=== Section Start ===

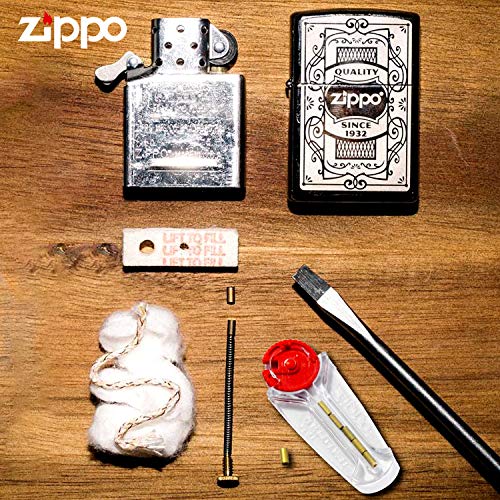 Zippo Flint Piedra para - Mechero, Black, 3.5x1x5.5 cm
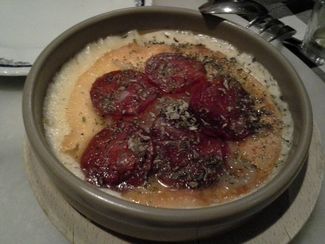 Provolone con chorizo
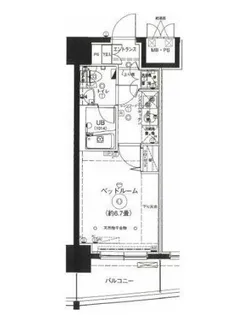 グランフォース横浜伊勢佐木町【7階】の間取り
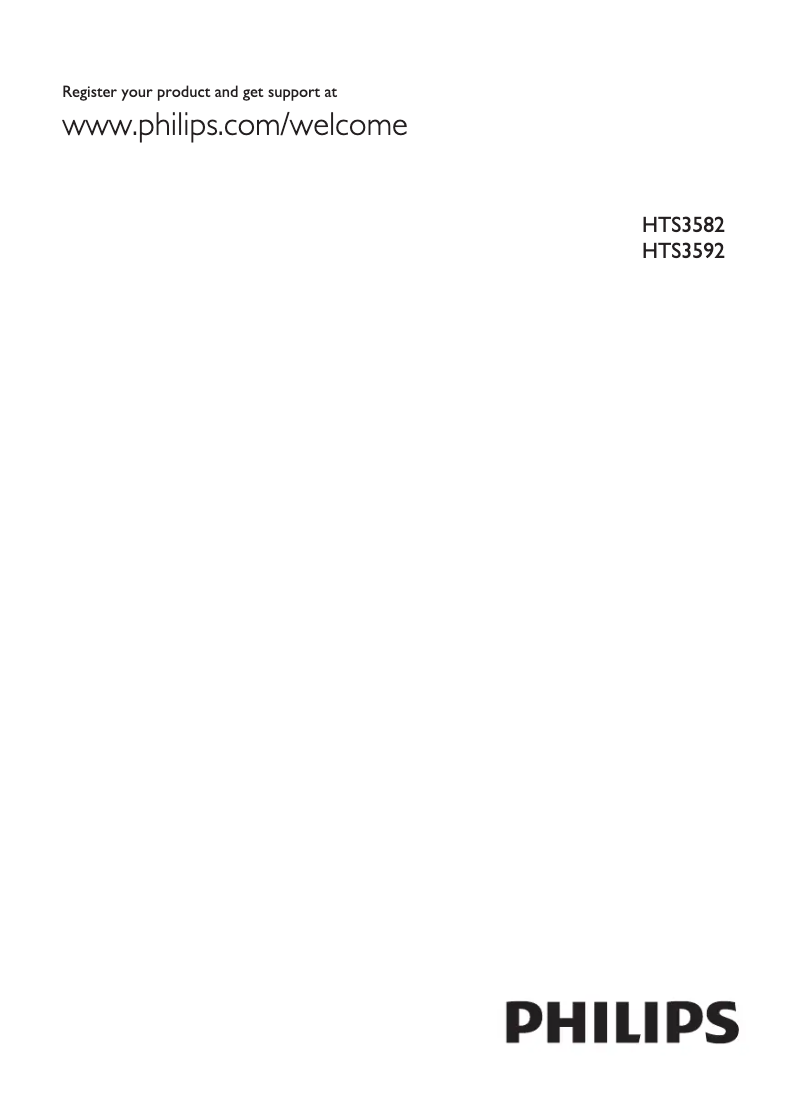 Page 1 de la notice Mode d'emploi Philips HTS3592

=== Section End ===

» The task
What you return should match the material line for line, with the images removed.

» Answer box
 Zippo Flint Piedra para - Mechero, Black, 3.5x1x5.5 cm
 Provolone con chorizo
 グランフォース横浜伊勢佐木町【7階】の間取り
 Page 1 de la notice Mode d'emploi Philips HTS3592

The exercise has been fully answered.